Sometimes you are Bat(wo)man, but sometimes you gotta be Robin
McGrath, the protagonist of the story, had to play a supporting role in the ODI series against India in September 2021. Robin, affectionately known as the Junior Crime-Fighting partner of Batman, from DC Comics is the trusted sidekick. If Batman is the serious beast, Robin is the one that will frustrate the enemy with lighter jabs. If you think, you can break the partnership, think again.
Chasing 274 in Mackay, to keep their winning streak alive in ODIs, McGrath walked in to bat when Australia were grappling at 52 for four in the 16th over. Jhulan Goswami, Meghana Singh, and Pooja Vastrakar were all over the home team. Mooney, who usually bats at five or six in the ODIs, had to open the batting in the absence of vice-captain Rachael Haynes. The southpaw was in desperate need of a partner, but she was running out of them.

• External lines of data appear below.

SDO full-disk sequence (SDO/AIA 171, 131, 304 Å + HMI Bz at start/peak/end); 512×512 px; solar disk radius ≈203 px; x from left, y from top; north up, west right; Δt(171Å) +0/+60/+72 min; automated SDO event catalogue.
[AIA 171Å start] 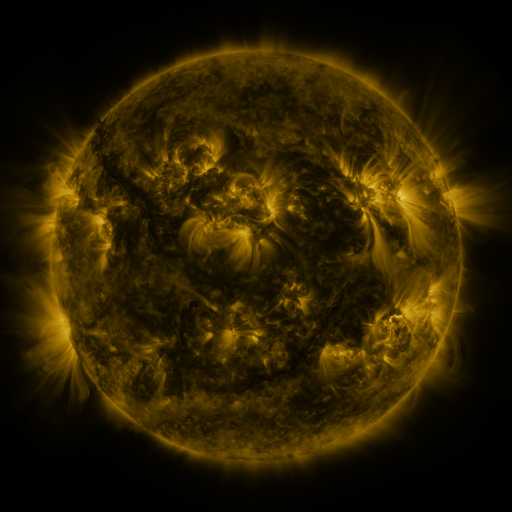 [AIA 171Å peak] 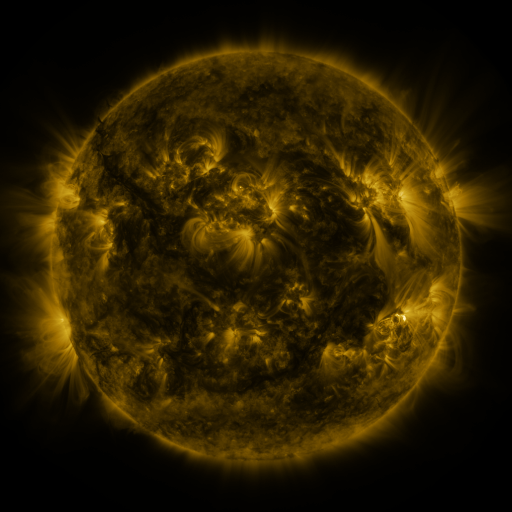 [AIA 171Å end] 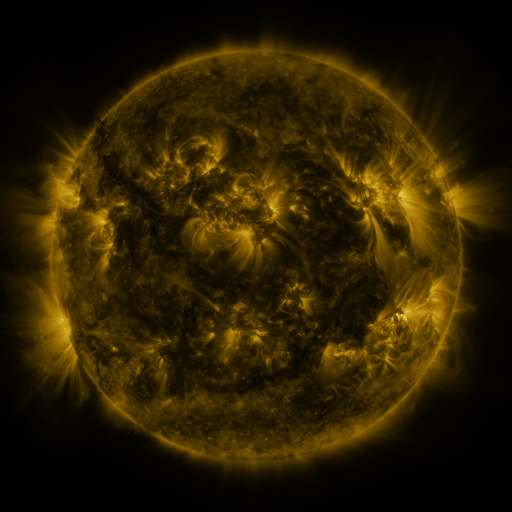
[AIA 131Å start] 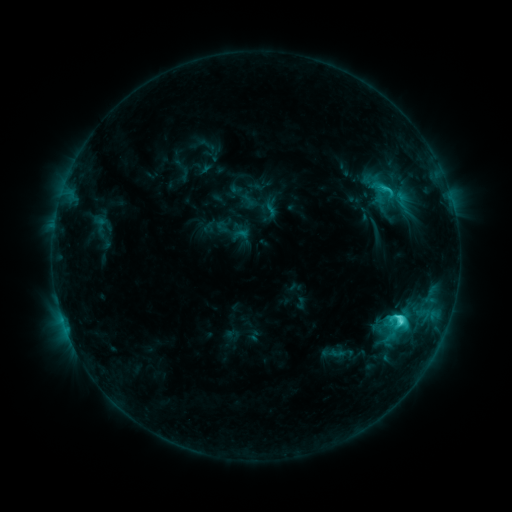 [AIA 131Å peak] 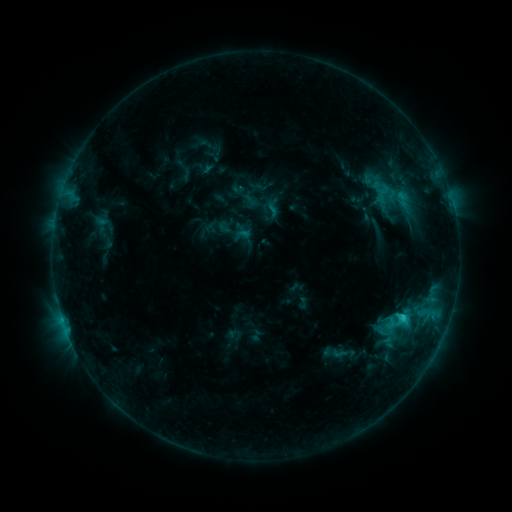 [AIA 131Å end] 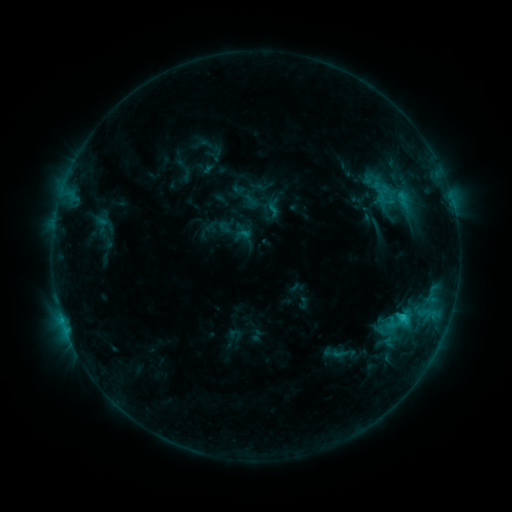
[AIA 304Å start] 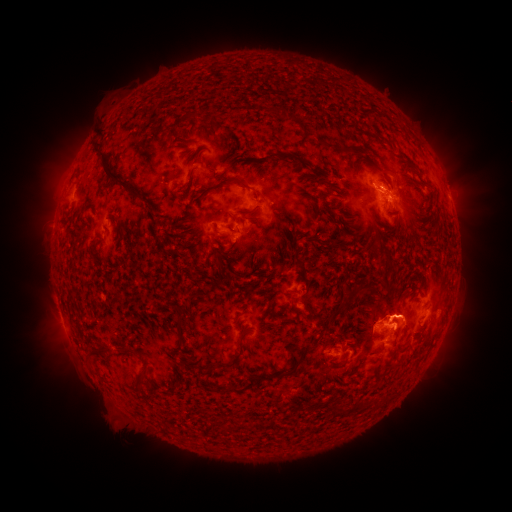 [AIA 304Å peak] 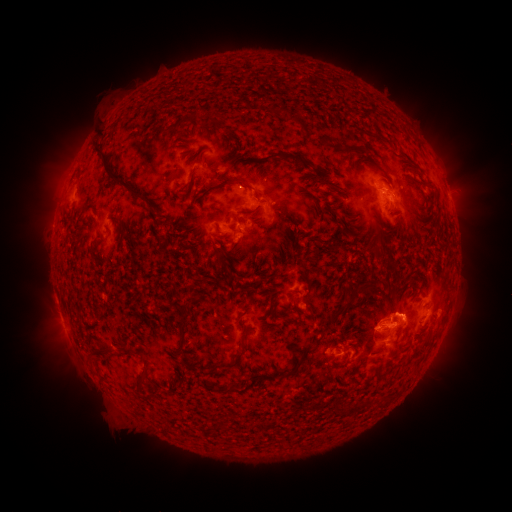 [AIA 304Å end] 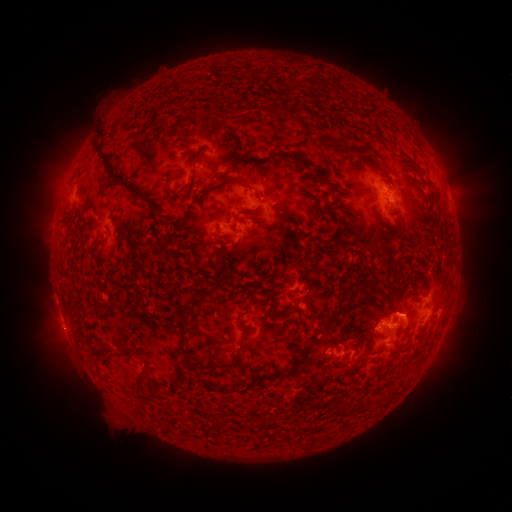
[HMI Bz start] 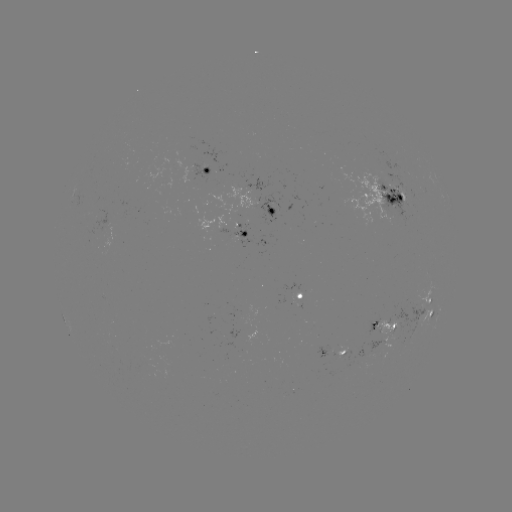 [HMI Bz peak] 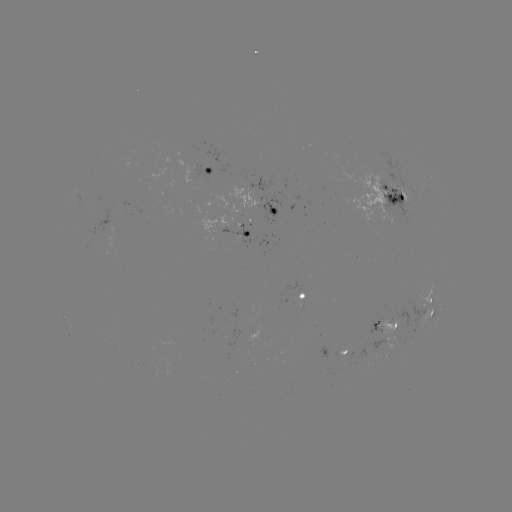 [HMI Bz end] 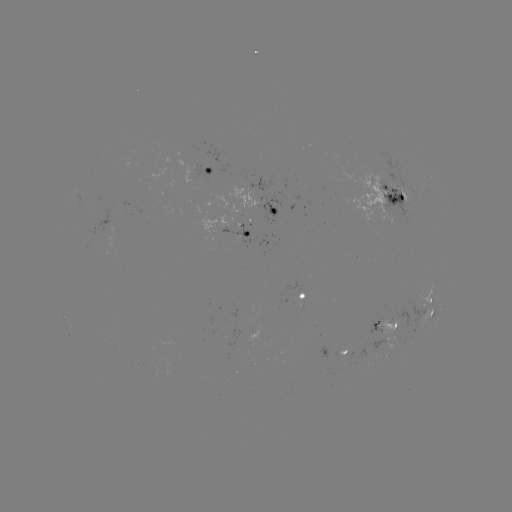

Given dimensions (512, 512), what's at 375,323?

This was McGrath’s time to become Robin. Mooney and McGrath divided the workload. The left-hander went after India's spin bowling, while the right-hander was aggressive against the opposition’s pace unit. McGrath reached her maiden half-century off 57 balls, and Mooney joined with 50 of her own in the next over. You cannot keep Batman and Robin apart, can you?
“All I remember from that India series was every single game was hard fought and could have gone either way,” McGrath reminisces. “I was batting with Beth Mooney. She's just a freak. I love batting with her because she just is always on top of everything,” just like Batman. “She simplified stuff for me (against India). She told me exactly what the run rate was, and exactly what we needed to do.”
Batman and Robin may not have it, but that partnership of 126 runs against India, McGrath, and Mooney got the nickname, McMooney. And it has stuck since then. “I have heard that (nickname) and I love it.” The protagonist, who became the sidekick for the day approves of this nickname.
Hasta la Vista, baby
Like the Terminator, Australia were on a mission in the Ashes series against the old enemy. After comprehensively sealing the multi-format series in the first ODI at the Manuka Oval in Canberra, the competition shifted to the home of women’s cricket in Victoria, the Junction Oval. England could not get going against the Australian bowling attack and were reduced to 68 for seven in the 25th over. They found a ray of hope with the partnership between Amy Jones and Sophie Ecclestone.
Meg Lanning, the hope-crusher, finally handed the ball to McGrath in 40th over. She was the sixth and final bowler used in the innings and it took her just 20 balls to clean up the English tail. Why would you not use the shotgun at your disposal if you need immediate results, Meg? McGrath took three wickets before the real Terminator could finish saying “Hasta la Vista, baby!”
“My bowling role changes every single game. I'm pretty sure the day before that one I bowled my 10 overs. I just didn't think I was gonna bowl that day, so I was pretty content with just letting everyone else take the wickets,” McGrath recalls. “I got the nod from meg that I'd be on to bowl, and picked up a few wickets.”
“There were a few slight comments from my teammates towards Meg,” laughs. “I suppose she's spoiled for choice with the bowlers. So I'll just be ready whenever and wherever Meg chooses to hand me the bowl.”
McGrath took a long road to feature in her sequel. Unlike many players all over the world, she was supported by the system that wanted this sequel to be a hit. McGrath, the sequel has rave reviews and it is an audience darling. Now Australia’s T20I vice-captain has an average of 121.25 in T20Is and she is the highest-ranked T20I batter in the World. Is this the beginning of the Tahlia McGrath Cinematic Universe?